Microsoft.Network/virtualNetworks/read
Microsoft.Network/publicIPAddresses/read
Microsoft.Network/networkSecurityGroups/read
Microsoft.Compute/virtualMachineScaleSets/read
Microsoft.Compute/virtualMachines/read
Microsoft.Compute/images/read
Microsoft.Network/networkInterfaces/read
Microsoft.Resources/subscriptions/read
Microsoft.Resources/subscriptions/resourceGroups/read

VMware:

The following are the prerequisites:

  • URL - The URL of VMware vCenter.
  • Username - Username of the VMware vCenter
  • Password - vCenter password used to connect to the vCenter
  • Self Signed Certificate
    • True - When self signed certificate = true, use the default certificate.
    • False - When self signed certificate = false, use a PKI certificate. For details, refer to Replace the Default Certificate with a Custom Certificate Using the vSphere Client section in VMware documentation.

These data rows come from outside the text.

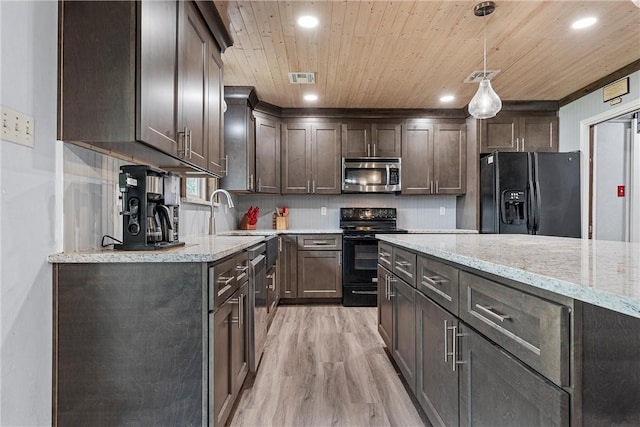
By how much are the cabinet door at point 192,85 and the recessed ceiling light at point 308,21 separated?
2.26 ft

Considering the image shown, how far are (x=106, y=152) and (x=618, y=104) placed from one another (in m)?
4.34

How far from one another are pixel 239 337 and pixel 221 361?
1.26ft

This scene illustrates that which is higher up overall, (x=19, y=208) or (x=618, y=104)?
(x=618, y=104)

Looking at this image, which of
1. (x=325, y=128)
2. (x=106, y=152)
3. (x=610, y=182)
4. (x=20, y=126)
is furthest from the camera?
(x=325, y=128)

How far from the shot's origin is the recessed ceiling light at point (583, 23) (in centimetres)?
252

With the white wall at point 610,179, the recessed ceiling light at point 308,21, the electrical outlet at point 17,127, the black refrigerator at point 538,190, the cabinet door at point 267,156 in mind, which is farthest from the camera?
the cabinet door at point 267,156

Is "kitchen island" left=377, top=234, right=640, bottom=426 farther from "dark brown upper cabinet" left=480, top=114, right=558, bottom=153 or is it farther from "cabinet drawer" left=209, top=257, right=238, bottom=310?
"dark brown upper cabinet" left=480, top=114, right=558, bottom=153

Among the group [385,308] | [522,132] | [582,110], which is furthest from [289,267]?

      Note:  The default CA trust store is supported based on the Ubuntu version 22.04.4. You cannot update the default trust store to include internal CA certificates.

  • Ensure that the VM tools are installed on the ESXi hosts that are being monitored to fetch the properties of the virtual machines.
  • The minimum role required for exporting GigaVUE Enriched Metadata from VMware is Read Only Role. For details, refer to vCenter Server System Roles section in VMware documentation.